Paysage VII
Un peu de jour suffit dans ses yeux transparents
comme le fond d’une eau, et la colère la prend,
aspérité du fond que ride le soleil.
Le matin qui revient et la trouve vivante,
n’est bon ni n’est doux : il la regarde immobile
entre les maisons de pierre qu’enserre le ciel.
Son corps frêle sort entre ombre et soleil
comme un lent animal, épiant tout autour,
et ne voyant rien d’autre si ce n’est des couleurs.
Les vagues ombres qui habillent la rue et son corps
rembrunissent ses yeux qui s’entrouvrent à peine
comme une eau, et dans l’eau une ombre transparaît.
Les couleurs reflètent le ciel calme.
Le pas lui aussi qui foule lentement le pavé
semble fouler les choses, pareil au sourire
qui les ignore et qui glisse sur elles comme une eau
transparente.
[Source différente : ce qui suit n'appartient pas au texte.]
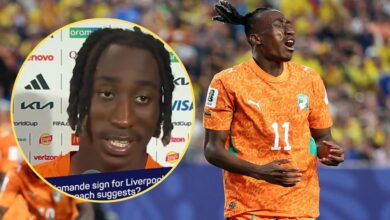 Yan Diomande hints at Liverpool transfer in Ivory Coast presser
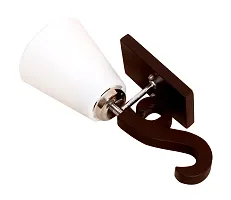 kinis S Shape Bend Tapper Wall Light/Wall Lamp to D?cor Home/Living Room/Bedroom/Office/Dining/Cafe/Restaurants, Brown and Milky-thumb3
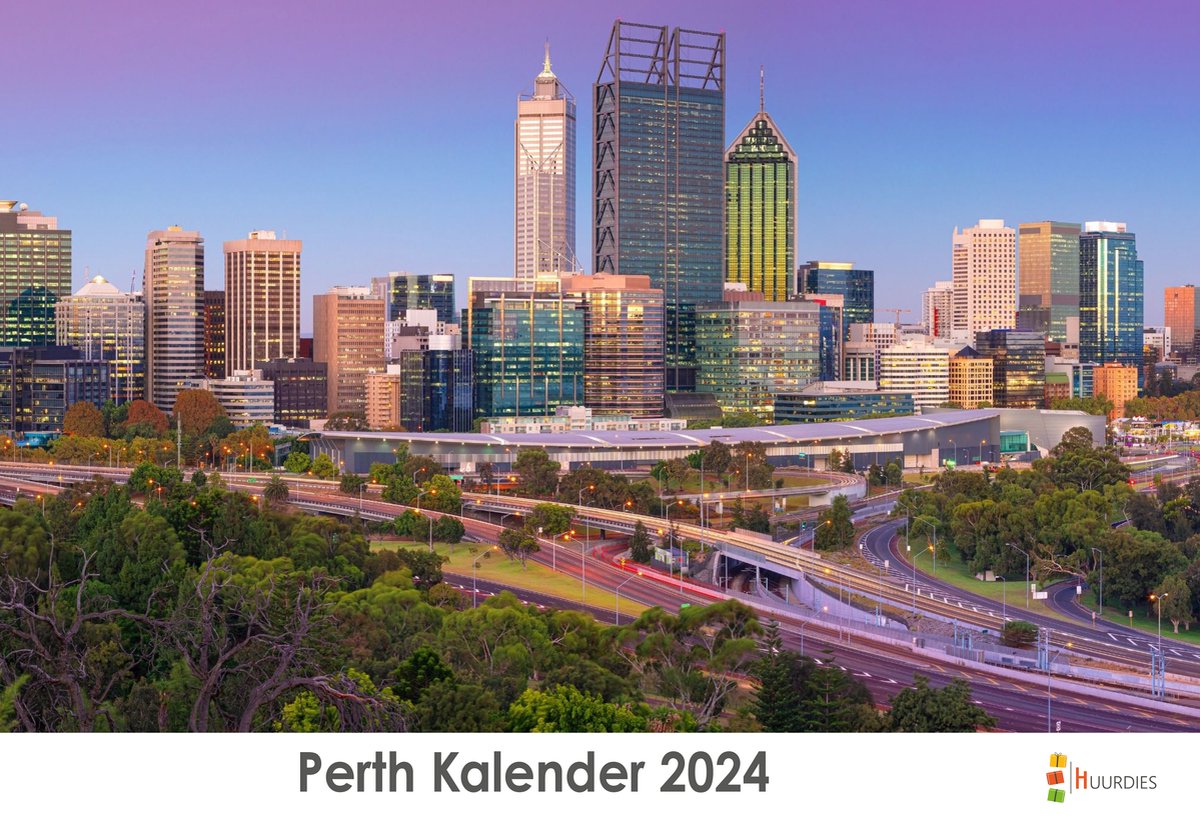 XL 2024 Kalender Jaarkalender Perth bol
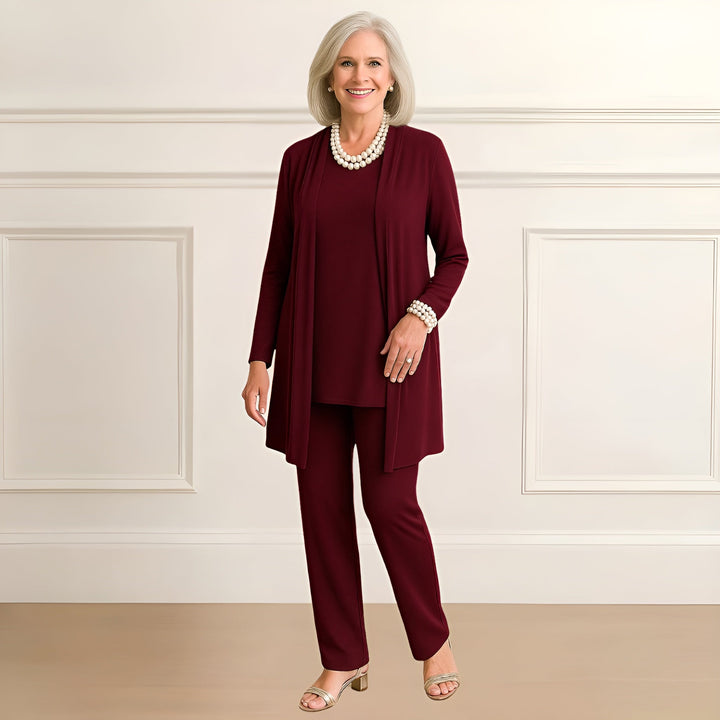 Maeve | Rosy Cardigan, Top & Pants Set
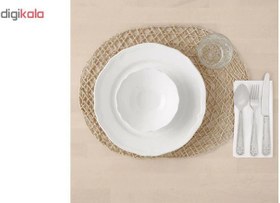 تصویر زیر بشقابی حصیری ایکیا 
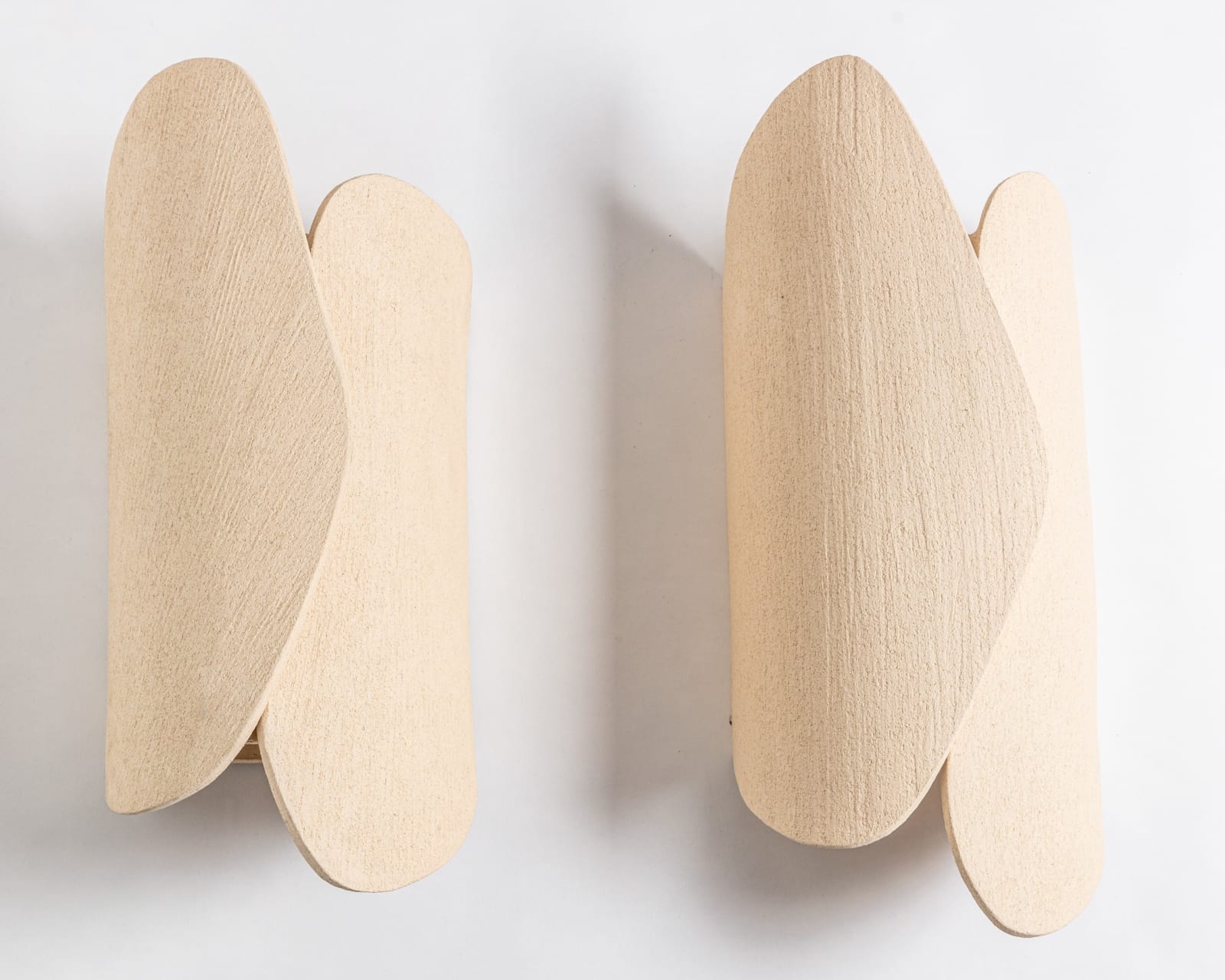Olivia Cognet, Pair of Ivory Palm Sconces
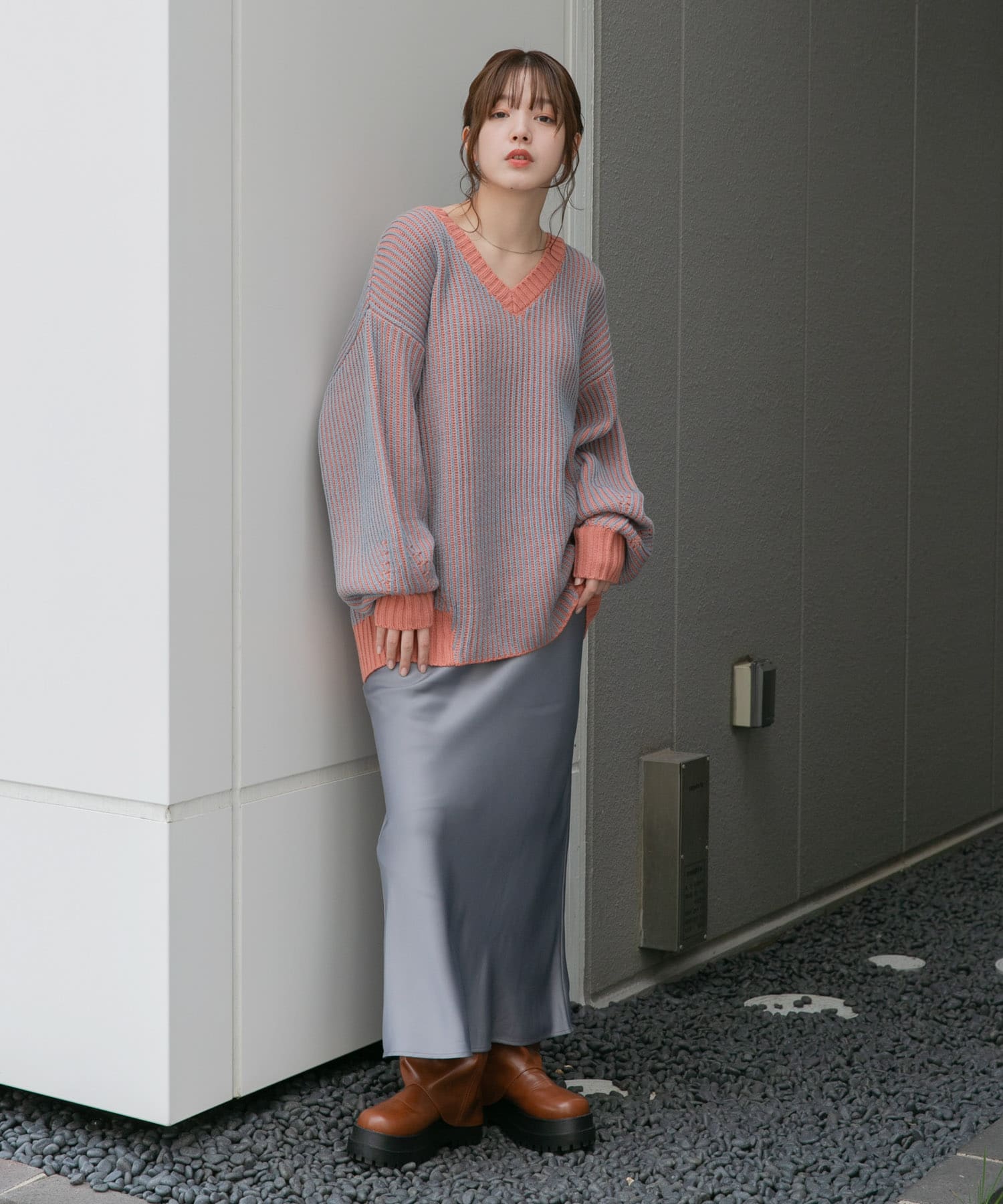 身長：160cm サイズ：one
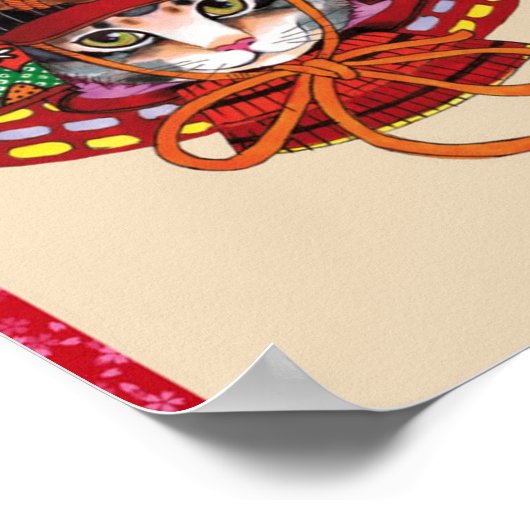 Poster Edo Samurai Neko (Coin)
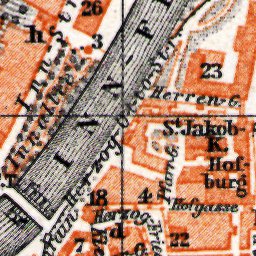 Waldin Innsbruck town plan, 1911 digital map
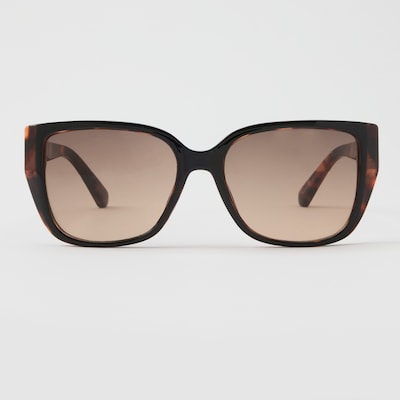 Glance Eyewear Square Frame Large Sunglasses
Dans l’eau passent de vagues menaces.
Chaque chose à la lumière du jour se voile à l’idée
que la rue, si ce n’est sa présence, est déserte.
Paesaggio VII
Basta un poco di giorno negli occhi chiari
come il fondo di un’acqua, e la invade l’ira,
la scabrezza del fondo che il sole riga.
Il mattino che torna et la trova viva,
non è dolce né buono : la guarda immoto
tra le case di pietra, che chiude il cielo.
Esce il piccolo corpo tra l’ombra e il sole
come un lento animale, guardandosi intorno,
non vedendo null’altro se non colori.
Le ombre vaghe che vestono la strada e il corpo
le incupiscono gli occhi, socchiusi appena
come un’acqua, e nell’acqua traspare un’ombra.
I colori riflettono il cielo calmo.
Anche il passo che calca i ciottoli lento
sembra calchi le cose, pari al sorriso
che le ignora e le scorre come acqua chiara.
Dentro l’acqua trascorrono minacce vaghe.
Ogni cosa nel giorno s’inscrespa al pensiero
che la strada sia vuota, se non per lei.
Cesare Pavese, Travailler fatigue (Lavorare stanca), édition bilingue, traduit de l’italien et préfacé par Gille De Van, Gallimard, 1969, p. 91 et 90.